Written task: Copy out every one of the entries below word for word, leaving out the pictures.

Given information:

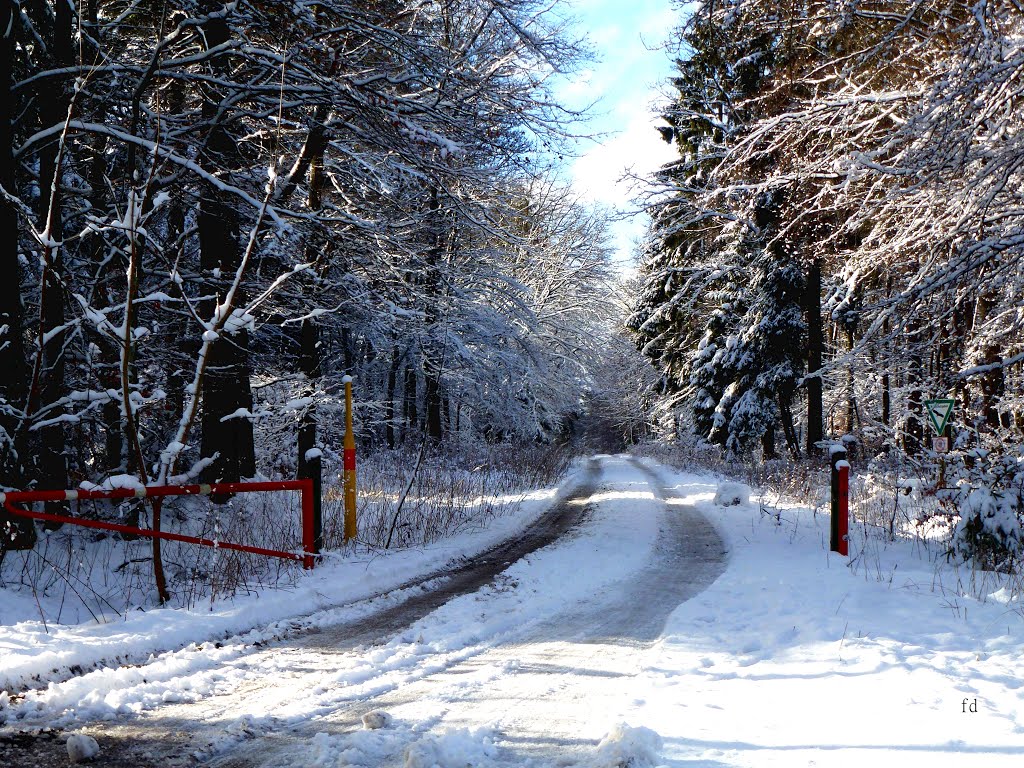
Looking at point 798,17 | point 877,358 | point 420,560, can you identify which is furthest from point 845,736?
point 798,17

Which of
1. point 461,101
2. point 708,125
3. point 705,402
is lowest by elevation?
point 705,402

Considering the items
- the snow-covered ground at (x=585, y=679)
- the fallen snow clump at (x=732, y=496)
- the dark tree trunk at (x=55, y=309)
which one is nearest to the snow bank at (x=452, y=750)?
the snow-covered ground at (x=585, y=679)

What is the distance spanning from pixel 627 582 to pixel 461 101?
19.7ft

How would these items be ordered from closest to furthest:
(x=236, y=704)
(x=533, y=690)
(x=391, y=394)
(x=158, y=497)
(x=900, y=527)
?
(x=236, y=704)
(x=533, y=690)
(x=158, y=497)
(x=900, y=527)
(x=391, y=394)

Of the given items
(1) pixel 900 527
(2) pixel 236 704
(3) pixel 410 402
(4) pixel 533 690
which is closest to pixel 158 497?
(2) pixel 236 704

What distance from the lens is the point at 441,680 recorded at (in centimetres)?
388

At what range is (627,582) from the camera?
23.1ft

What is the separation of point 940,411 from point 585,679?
6177 mm

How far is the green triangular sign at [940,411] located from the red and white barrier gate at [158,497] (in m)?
7.14

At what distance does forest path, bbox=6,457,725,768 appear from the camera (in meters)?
2.94

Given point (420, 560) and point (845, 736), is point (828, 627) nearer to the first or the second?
point (845, 736)

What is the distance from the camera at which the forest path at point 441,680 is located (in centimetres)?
294

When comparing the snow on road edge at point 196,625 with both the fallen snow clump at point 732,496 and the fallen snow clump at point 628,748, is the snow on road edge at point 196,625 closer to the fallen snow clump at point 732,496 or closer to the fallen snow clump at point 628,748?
the fallen snow clump at point 628,748

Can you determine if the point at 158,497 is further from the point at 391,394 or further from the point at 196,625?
the point at 391,394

Response below:
Looking at point 798,17 | point 877,358 | point 420,560, can you identify which is furthest from point 845,736?
point 798,17

Which of
1. point 461,101
2. point 708,125
3. point 705,402
is lowest by elevation?
point 705,402

Considering the items
- the snow-covered ground at (x=585, y=679)
- the fallen snow clump at (x=732, y=496)
- the dark tree trunk at (x=55, y=309)
which one is nearest to the snow bank at (x=452, y=750)?
the snow-covered ground at (x=585, y=679)

What is the distance spanning from pixel 627 582 to pixel 461 101?
19.7ft

How would these items be ordered from closest to furthest:
(x=236, y=704)
(x=533, y=690)
(x=391, y=394)
(x=158, y=497)
(x=900, y=527)
?
(x=236, y=704)
(x=533, y=690)
(x=158, y=497)
(x=900, y=527)
(x=391, y=394)

Of the given items
(1) pixel 900 527
(2) pixel 236 704
(3) pixel 410 402
(4) pixel 533 690
which is closest to pixel 158 497?
(2) pixel 236 704

What distance from the lens is the point at 441,680 recorded at (in centimetres)?
388

At what range is (627,582) from the camera?
23.1ft

What is the separation of point 940,411 from point 585,679?
6177 mm

How far is the green triangular sign at [940,411] located from the red and white barrier gate at [158,497] (in m)?
7.14

At what distance does forest path, bbox=6,457,725,768 appear from the camera (in meters)?
2.94

Given point (420, 560) and point (845, 736), is point (828, 627) nearer to the first or the second?
point (845, 736)

What is the distance from the camera at which the forest path at point 441,680 is located (in centimetres)?
294

When comparing the snow on road edge at point 196,625 with both the fallen snow clump at point 732,496 and the fallen snow clump at point 628,748, is the snow on road edge at point 196,625 closer to the fallen snow clump at point 732,496 or closer to the fallen snow clump at point 628,748?
the fallen snow clump at point 628,748

Can you determine if the point at 158,497 is further from the point at 391,394 or further from the point at 196,625?
the point at 391,394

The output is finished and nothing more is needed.